Uncovering Discrimination Clusters: Quantifying and Explaining Systematic Fairness Violations
Authors: Ranit Akash, Ashish Kumar, Verya Monjezi, Ashutosh Trivedi, Gang Tan, Saeid Tizpaz-Niari
ASE 2025 (2025)
Abstract
Fairness in algorithmic decision-making is often framed in terms of individual fairness, which requires that similar individuals receive similar outcomes. A system violates individual fairness if there exists a pair of inputs differing only in protected attributes (such as race or gender) that lead to significantly different outcomes, one favorable and the other unfavorable. While this notion highlights isolated instances of unfairness, it fails to capture broader patterns of clustered discrimination that may affect entire subgroups.
We introduce and motivate the concept of discrimination clustering, a generalization of individual fairness violations. Rather than detecting single counterfactual disparities, we seek to uncover regions of the input space where small perturbations in protected features lead to k-significantly distinct clusters of outcomes. That is, for a given input, we identify a local neighborhood, differing only in protected attributes, whose members’ outputs separate into many distinct clusters. These clusters reveal arbitrariness in treatment based solely on protected attributes, exposing patterns of algorithmic bias that elude pairwise fairness checks.

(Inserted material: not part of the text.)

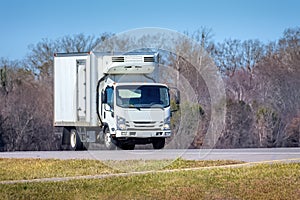 Generic White Refrigerated Delivery Truck On Roadway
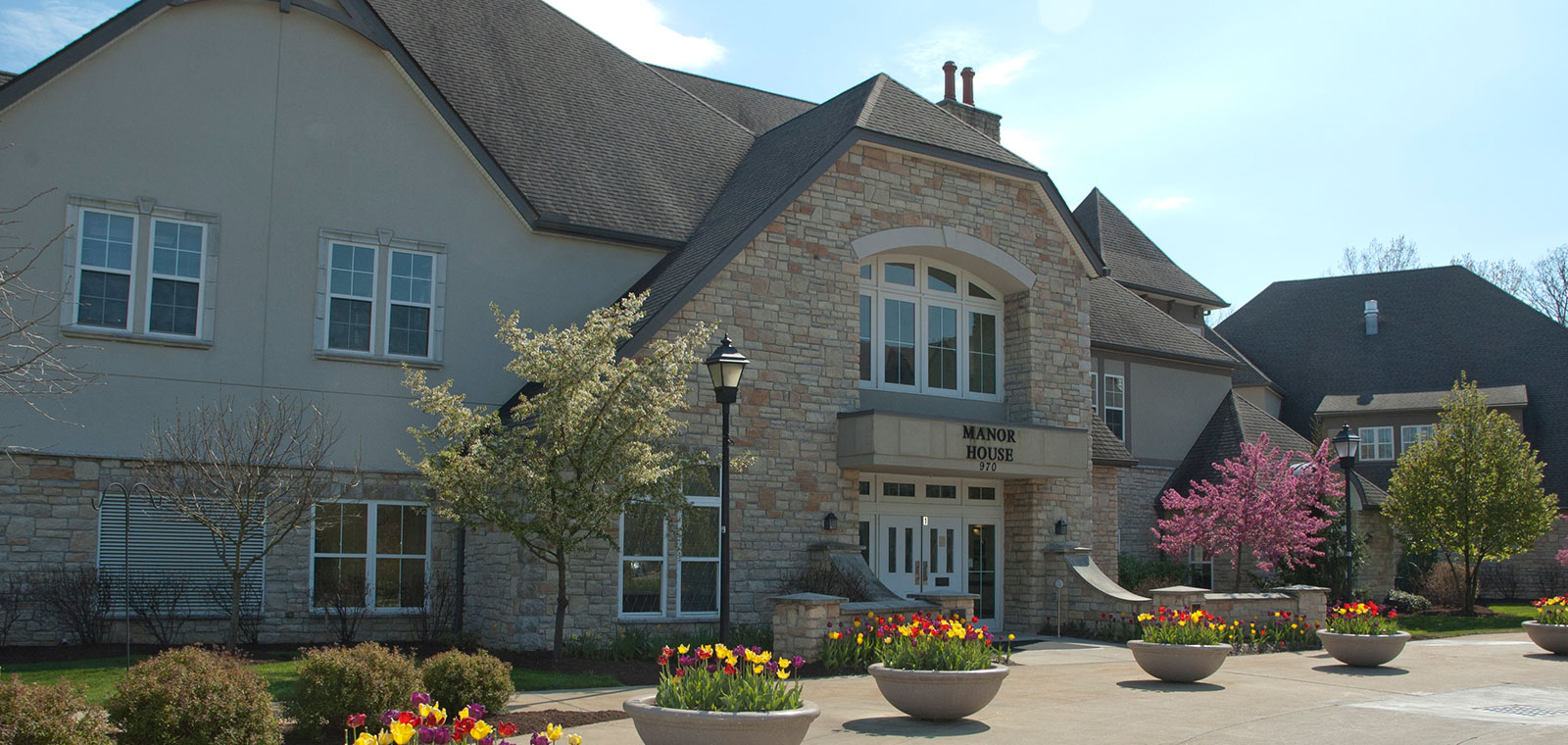 Elegant building surrounded by colorful flowers and trees.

We present HYFAIR, a hybrid technique that combines formal symbolic analysis (via SMT and MILP solvers) to certify individual fairness with randomized search to discover discriminatory clusters. This combination enables both formal guarantees when no counterexamples exist and the detection of severe violations that are computationally challenging for symbolic methods alone. Given a set of inputs exhibiting high k-discrimination, we further introduce a novel explanation method that generates interpretable, decision-tree-style artifacts.
Our experiments show that HYFAIR outperforms state-of-the-art fairness verification and local explanation methods. It reveals that some benchmarks exhibit substantial discrimination clustering, while others show limited or no disparities with respect to protected attributes. It also provides intuitive explanations that support understanding and mitigation of unfairness.